=== Kaynak metin ===
Araştırmacılar, Ben-Gvir, Smotrich ve diğer aşırı sağcı isimlerin Başbakan Netanyahu’nun savaşı sona erdirmeyi istediğini vurgulamasıyla, Gazze Şeridi'nin daha yoğun çatışmalara sahne olacağını düşünüyor
İsrail Başbakanı Binyamin Netanyahu, 11 Ekim 2023 tarihinde İsrail'in Hamas'a karşı yürüttüğü savaşı yönetmek üzere kurulan Savaş Kabinesi'ni dramatik bir şekilde feshetti. Peki, bu kararın Gazze Şeridi'ndeki olaylar üzerindeki etkileri neler? Bu hamle bir ateşkes kararı alınmasını mı kolaylaştıracak, yoksa şiddetin artmasına zemin mi hazırlayacak?
İsrail Savaş Kabinesi, Netanyahu’nun mevcut hükümetinden farklı bir yapı. Çünkü Savaş Kabinesi’nin İsrail'de yasal bir statüsü yok ve feshedilmesi Tel Aviv'deki genel durumu etkilemez. Ancak bu gelişme, İsrailli taraflar arasındaki anlaşmazlıkların boyutunu açıkça yansıtıyor.
=== Verilen bilgiler ===
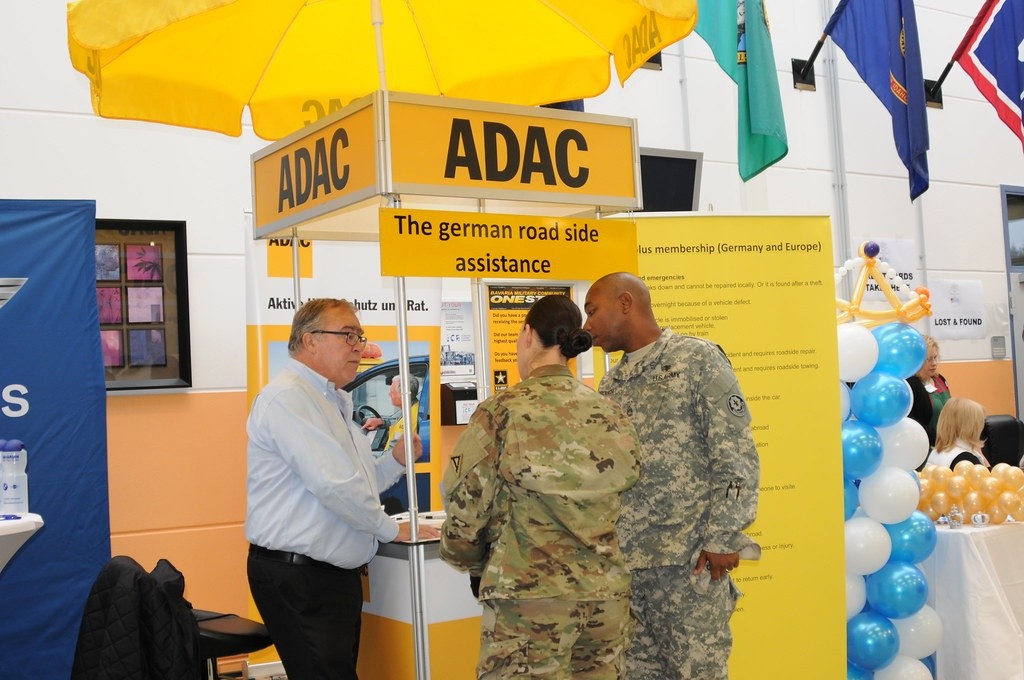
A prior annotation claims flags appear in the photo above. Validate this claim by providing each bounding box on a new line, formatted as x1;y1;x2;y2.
693;0;789;182
826;0;930;201
953;0;1024;151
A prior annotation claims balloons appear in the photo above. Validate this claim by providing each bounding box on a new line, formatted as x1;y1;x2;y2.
836;322;879;382
834;239;934;328
870;323;926;378
837;372;942;680
913;461;1024;525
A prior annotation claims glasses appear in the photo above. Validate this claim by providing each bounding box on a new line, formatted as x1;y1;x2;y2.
309;328;368;350
927;356;940;363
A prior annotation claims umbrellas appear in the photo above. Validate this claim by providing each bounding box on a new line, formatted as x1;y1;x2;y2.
65;0;697;139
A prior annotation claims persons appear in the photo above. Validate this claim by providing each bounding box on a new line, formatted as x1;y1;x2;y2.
439;295;643;680
927;397;992;472
583;272;761;680
245;298;444;680
907;334;952;450
361;374;420;451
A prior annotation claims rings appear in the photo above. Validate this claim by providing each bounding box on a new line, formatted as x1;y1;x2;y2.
726;569;731;574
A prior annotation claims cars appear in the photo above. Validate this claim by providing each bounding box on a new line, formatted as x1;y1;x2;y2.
340;355;432;518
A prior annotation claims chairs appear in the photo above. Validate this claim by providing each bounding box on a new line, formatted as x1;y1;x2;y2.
69;555;274;680
978;415;1024;467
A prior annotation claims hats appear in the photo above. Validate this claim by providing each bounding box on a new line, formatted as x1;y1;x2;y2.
689;532;763;595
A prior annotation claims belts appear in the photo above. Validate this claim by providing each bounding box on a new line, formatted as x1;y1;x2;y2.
249;545;369;576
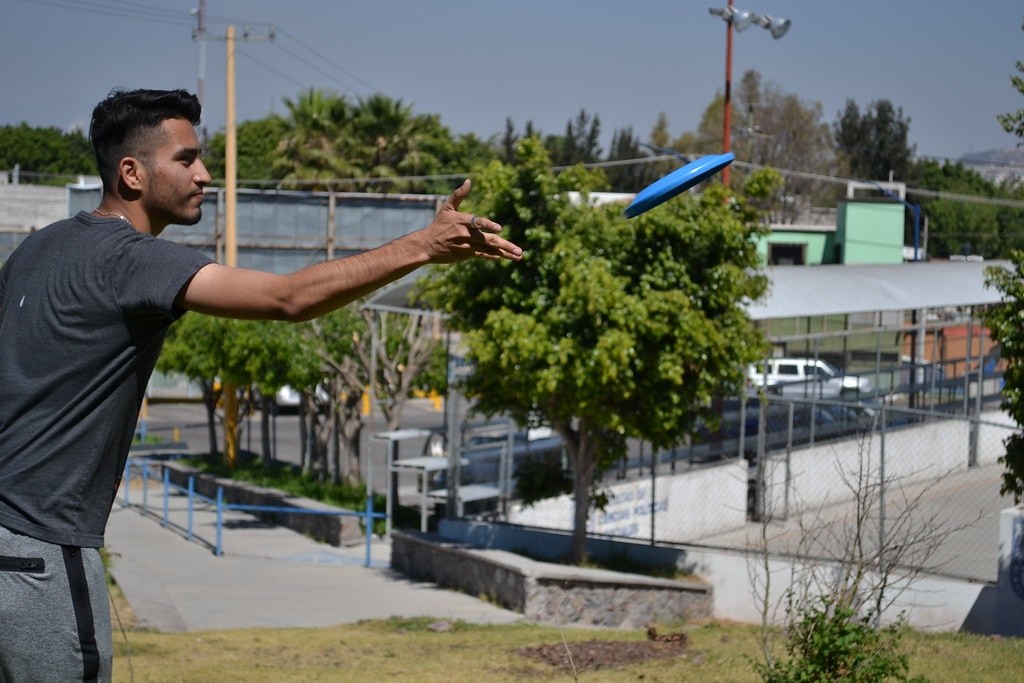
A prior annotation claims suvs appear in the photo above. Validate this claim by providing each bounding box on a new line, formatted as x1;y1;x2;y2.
747;359;870;402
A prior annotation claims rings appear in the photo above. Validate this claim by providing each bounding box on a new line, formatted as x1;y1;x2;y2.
471;215;478;230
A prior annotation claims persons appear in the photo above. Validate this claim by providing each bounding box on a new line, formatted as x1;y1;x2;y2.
0;88;523;683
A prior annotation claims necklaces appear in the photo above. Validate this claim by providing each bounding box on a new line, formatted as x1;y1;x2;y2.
94;208;132;227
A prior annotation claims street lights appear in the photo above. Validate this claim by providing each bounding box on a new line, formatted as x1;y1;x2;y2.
707;1;790;265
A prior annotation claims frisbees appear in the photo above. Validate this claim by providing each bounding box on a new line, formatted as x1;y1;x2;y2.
622;150;738;220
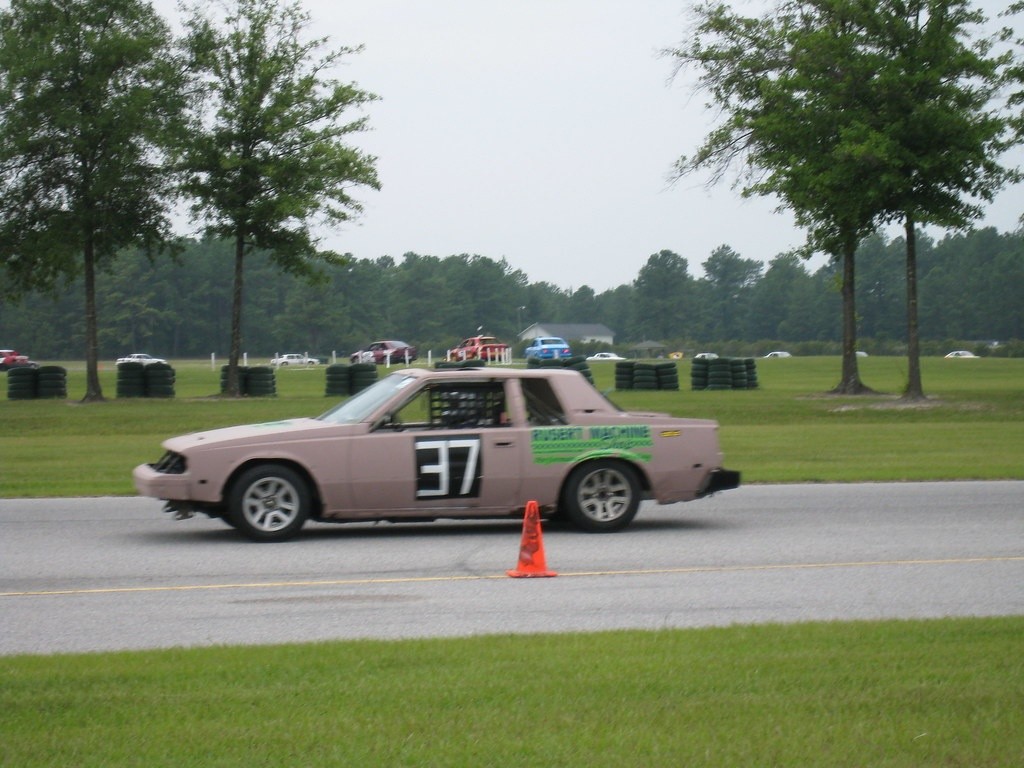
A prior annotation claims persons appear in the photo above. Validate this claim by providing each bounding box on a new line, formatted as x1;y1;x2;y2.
440;391;480;429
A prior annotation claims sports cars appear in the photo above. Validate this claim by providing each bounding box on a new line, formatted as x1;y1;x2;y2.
130;358;744;544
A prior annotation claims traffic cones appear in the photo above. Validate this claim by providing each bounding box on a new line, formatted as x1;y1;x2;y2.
503;501;558;579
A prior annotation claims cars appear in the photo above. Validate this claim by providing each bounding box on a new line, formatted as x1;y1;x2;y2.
944;351;981;358
272;354;320;367
350;340;418;365
525;336;573;363
115;353;168;367
444;337;508;361
585;352;626;360
763;351;792;358
694;352;719;359
0;350;38;371
655;351;683;359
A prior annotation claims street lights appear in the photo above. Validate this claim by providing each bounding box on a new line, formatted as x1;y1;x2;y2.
518;306;526;333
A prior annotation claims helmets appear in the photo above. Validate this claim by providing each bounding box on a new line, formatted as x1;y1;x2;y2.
440;383;486;424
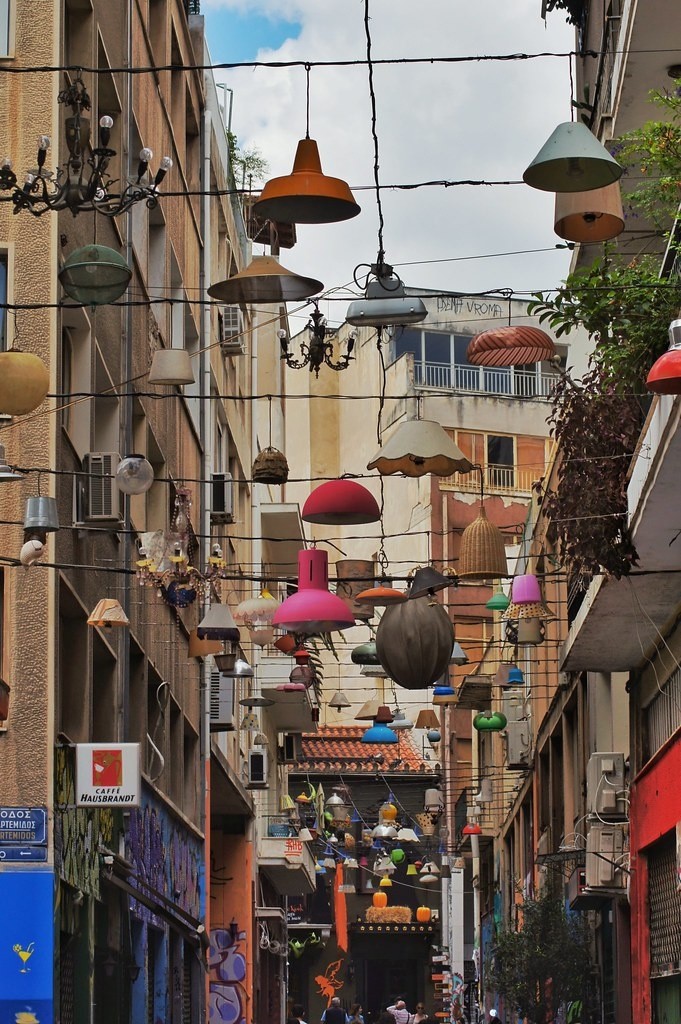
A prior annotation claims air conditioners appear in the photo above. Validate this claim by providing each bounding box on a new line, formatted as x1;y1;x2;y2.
211;669;236;730
222;303;246;355
585;825;623;888
248;748;269;785
503;721;529;766
283;734;298;764
501;690;524;721
81;451;127;530
586;751;625;815
210;472;238;525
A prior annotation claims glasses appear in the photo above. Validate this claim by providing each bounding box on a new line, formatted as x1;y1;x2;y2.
417;1006;424;1010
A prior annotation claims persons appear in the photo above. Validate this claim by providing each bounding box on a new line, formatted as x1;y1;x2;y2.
320;997;349;1024
488;1009;502;1024
286;1004;307;1024
348;1004;364;1024
386;996;440;1024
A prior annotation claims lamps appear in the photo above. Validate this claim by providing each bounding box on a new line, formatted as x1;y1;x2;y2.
367;400;474;478
0;310;50;416
136;534;558;926
276;302;360;379
465;297;557;367
523;56;625;192
22;474;60;534
147;303;196;386
87;570;130;634
207;245;324;301
344;278;429;327
57;208;133;306
554;180;626;243
458;468;508;581
301;481;381;526
645;318;681;395
252;65;362;225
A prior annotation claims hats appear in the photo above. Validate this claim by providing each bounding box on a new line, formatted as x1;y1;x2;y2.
291;1004;305;1013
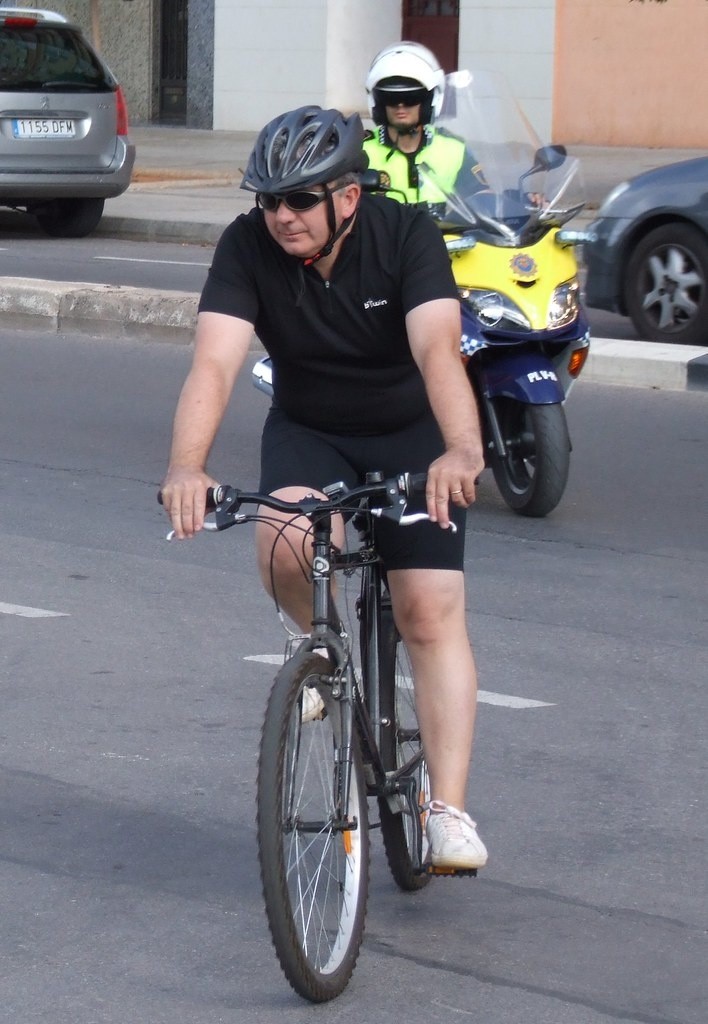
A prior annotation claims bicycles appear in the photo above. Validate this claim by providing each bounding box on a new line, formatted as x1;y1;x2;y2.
157;467;481;1004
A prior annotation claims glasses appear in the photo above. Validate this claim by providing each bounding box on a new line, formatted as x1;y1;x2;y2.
258;180;356;211
378;93;423;106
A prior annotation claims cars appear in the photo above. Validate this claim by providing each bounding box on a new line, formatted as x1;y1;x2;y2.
581;155;708;348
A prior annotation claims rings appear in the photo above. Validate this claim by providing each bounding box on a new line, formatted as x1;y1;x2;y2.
450;489;461;496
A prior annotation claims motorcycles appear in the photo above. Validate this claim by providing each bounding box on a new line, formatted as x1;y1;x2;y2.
249;67;599;518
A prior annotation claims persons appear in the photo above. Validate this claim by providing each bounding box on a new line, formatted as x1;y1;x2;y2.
160;105;495;870
362;42;550;233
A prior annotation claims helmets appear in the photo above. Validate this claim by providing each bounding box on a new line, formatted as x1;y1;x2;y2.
364;40;445;126
239;105;370;193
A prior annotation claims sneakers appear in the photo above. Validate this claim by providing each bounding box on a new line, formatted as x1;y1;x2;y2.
426;800;488;868
296;647;330;725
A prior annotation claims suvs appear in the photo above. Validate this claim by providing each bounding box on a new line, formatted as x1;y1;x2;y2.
0;6;138;238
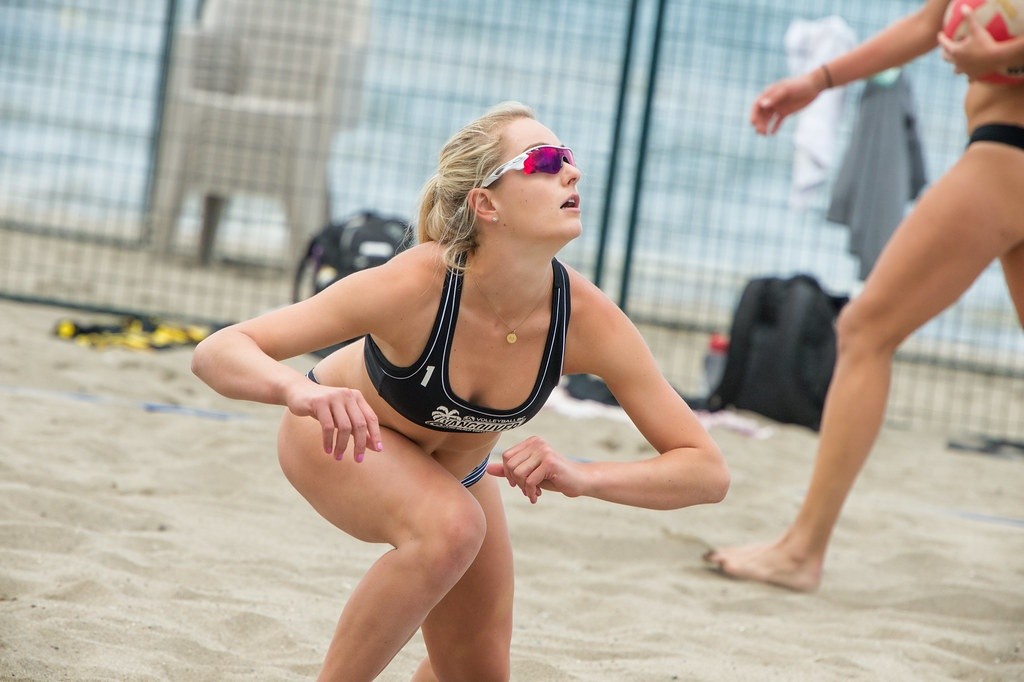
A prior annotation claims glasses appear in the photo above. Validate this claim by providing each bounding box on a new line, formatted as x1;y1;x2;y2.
483;145;575;187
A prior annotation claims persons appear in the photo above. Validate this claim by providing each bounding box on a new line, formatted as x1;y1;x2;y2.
697;0;1024;592
192;101;731;682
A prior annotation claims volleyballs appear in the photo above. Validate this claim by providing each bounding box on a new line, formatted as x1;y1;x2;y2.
940;0;1024;87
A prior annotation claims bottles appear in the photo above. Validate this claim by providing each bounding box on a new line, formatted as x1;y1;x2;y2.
704;337;729;393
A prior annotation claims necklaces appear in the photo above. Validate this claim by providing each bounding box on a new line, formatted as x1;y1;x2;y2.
467;252;552;345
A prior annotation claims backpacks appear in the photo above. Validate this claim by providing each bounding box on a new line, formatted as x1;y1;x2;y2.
708;273;851;433
296;208;414;359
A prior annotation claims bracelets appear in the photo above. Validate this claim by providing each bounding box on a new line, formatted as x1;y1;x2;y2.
821;64;834;87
===
* _Yönergeler_:
1) Kaynak metinden "Araştırmacılar, Ben-Gvir, Smotrich" sözlerinin geçtiği yerden başlayıp "boyutunu açıkça yansıtıyor." sözlerinden sonra biten bölümü aynen yazın.
2) Kaynak metinde adı geçen kişilerin hepsini sıralayın.
3) Aşağıdaki ifadelerin kaynak metinle uyuşup uyuşmadığını evet ya da hayır ile belirtin ve her yanıtı metinden belirleyici sözleri aynen alıntılayarak destekleyin.
(a) Savaş Kabinesi'nin İsrail'de yasal bir statüsü vardır.
(b) Savaş Kabinesi'nin feshedilmesi Tel Aviv'deki genel durumu etkilemez.
(c) Savaş Kabinesi, Netanyahu'nun mevcut hükümetiyle aynı yapıdır.

* _Yanıtlar_:
1)
Araştırmacılar, Ben-Gvir, Smotrich ve diğer aşırı sağcı isimlerin Başbakan Netanyahu’nun savaşı sona erdirmeyi istediğini vurgulamasıyla, Gazze Şeridi'nin daha yoğun çatışmalara sahne olacağını düşünüyor
İsrail Başbakanı Binyamin Netanyahu, 11 Ekim 2023 tarihinde İsrail'in Hamas'a karşı yürüttüğü savaşı yönetmek üzere kurulan Savaş Kabinesi'ni dramatik bir şekilde feshetti. Peki, bu kararın Gazze Şeridi'ndeki olaylar üzerindeki etkileri neler? Bu hamle bir ateşkes kararı alınmasını mı kolaylaştıracak, yoksa şiddetin artmasına zemin mi hazırlayacak?
İsrail Savaş Kabinesi, Netanyahu’nun mevcut hükümetinden farklı bir yapı. Çünkü Savaş Kabinesi’nin İsrail'de yasal bir statüsü yok ve feshedilmesi Tel Aviv'deki genel durumu etkilemez. Ancak bu gelişme, İsrailli taraflar arasındaki anlaşmazlıkların boyutunu açıkça yansıtıyor.

2)
Ben-Gvir
Smotrich
Binyamin Netanyahu

3)
(a) Hayır: "Savaş Kabinesi’nin İsrail'de yasal bir statüsü yok"
(b) Evet: "feshedilmesi Tel Aviv'deki genel durumu etkilemez"
(c) Hayır: "Netanyahu’nun mevcut hükümetinden farklı bir yapı"